L’essor des nouvelles techniques de modification génétique n’en finit pas d’interroger sur l’étendue du champ des règlementations existantes relatives aux OGM. Ces règlementations s’appliquent-elles aux produits issus des nouvelles techniques de modification génétique ? Ces produits doivent-ils être soumis aux mêmes règles que les OGM « transgéniques » ? Comment doivent-être encadrées les nouvelles techniques de modification génétique ?
Ces questions font actuellement l’objet de débats dans l’Union européenne et aux États-Unis [2] [3]. Elles sont aussi à l’origine de la révision des règlements d’application de la loi sur les OGM en Australie, où un projet de texte vient d’être soumis à consultation publique [4].

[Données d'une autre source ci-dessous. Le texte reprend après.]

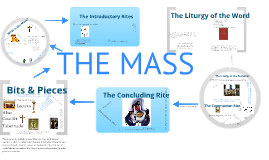 Copy of Parts of the Mass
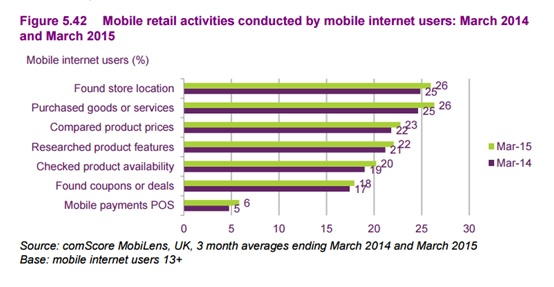 Mobile retail activities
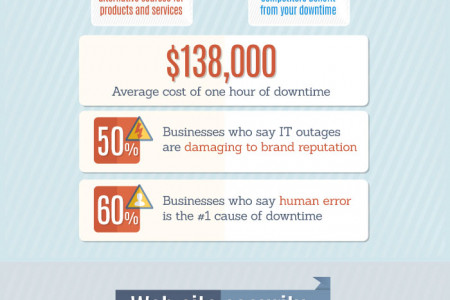 How the Performance, Reliability, and Security of your E-commerce Site Impacts Sales and Customer Satisfaction Infographic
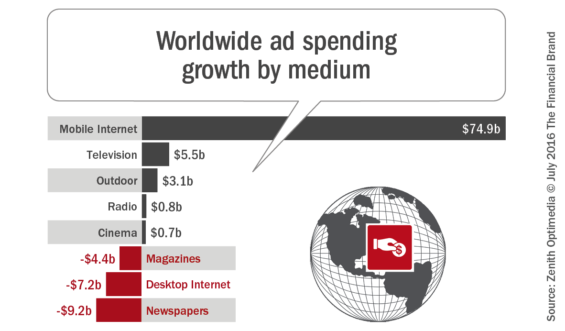Worldwide_ad_spending_growth_by_medium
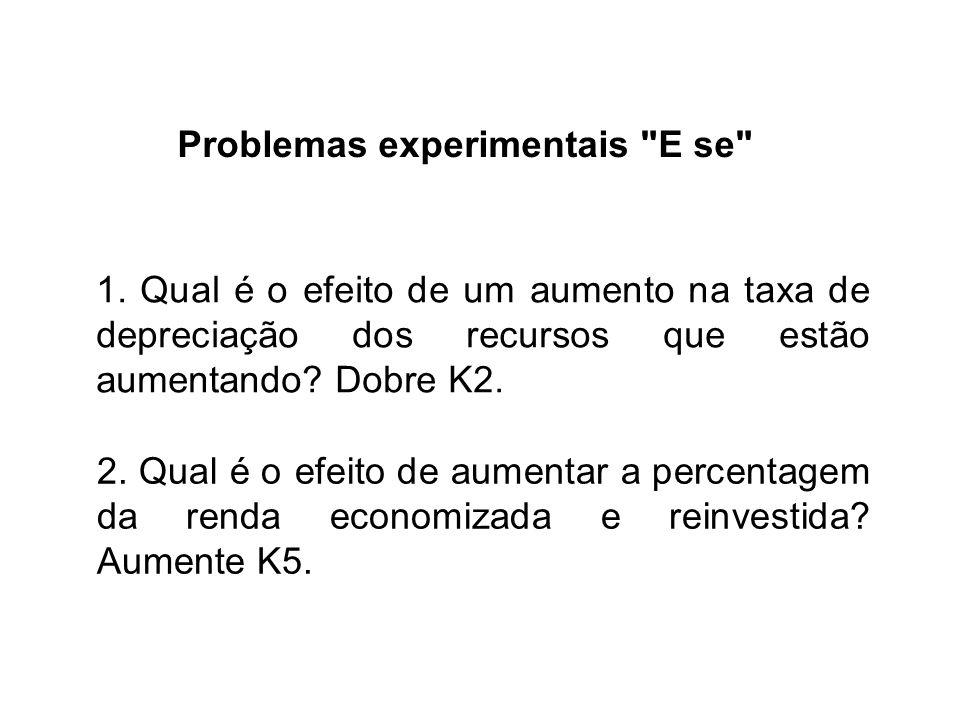 Problemas experimentais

La définition des OGM en tant que telle n’est pas concernée par la révision, mais le texte soumis à consultation publique modifie néanmoins les contours de la notion d’OGM. Car il propose d’exclure certaines nouvelles techniques et organismes du champ de la réglementation « OGM » et d’en inclure d’autres. Malgré la pression des entreprises, le texte ne remet globalement pas en cause l’approche basée sur le procédé pour définir ce qu’est un OGM (voir encadré ci-dessous). Tous les organismes issus des nouvelles techniques ne sont pas considérés comme des OGM, mais un fait notoire mérite d’être relevé : les organismes génétiquement modifiés par mutagénèse dirigée par oligonucléotides sont qualifiés d’OGM.
Objectif : clarifier le statut des organismes issus des nouvelles technologies
La loi australienne sur les OGM donne une définition assez large des OGM, fondée, comme dans l’Union européenne, sur le critère du procédé [5]. La loi prévoit toutefois que des techniques ou organismes peuvent être inclus ou exclus de la définition (par voie règlementaire). Des règlements d’application ont ainsi été adoptés en 2001, mais de nouvelles techniques de modification génétique sont apparues depuis. C’est pour « clarifier si les organismes issus d’une gamme de nouvelles technologies sont soumis à la réglementation en tant qu’organismes génétiquement modifiés (OGM) et [...] assurer que ces nouvelles technologies sont encadrées proportionnellement aux risques qu’elles posent » [6] que la révision des règlements d’application a été engagée en 2016.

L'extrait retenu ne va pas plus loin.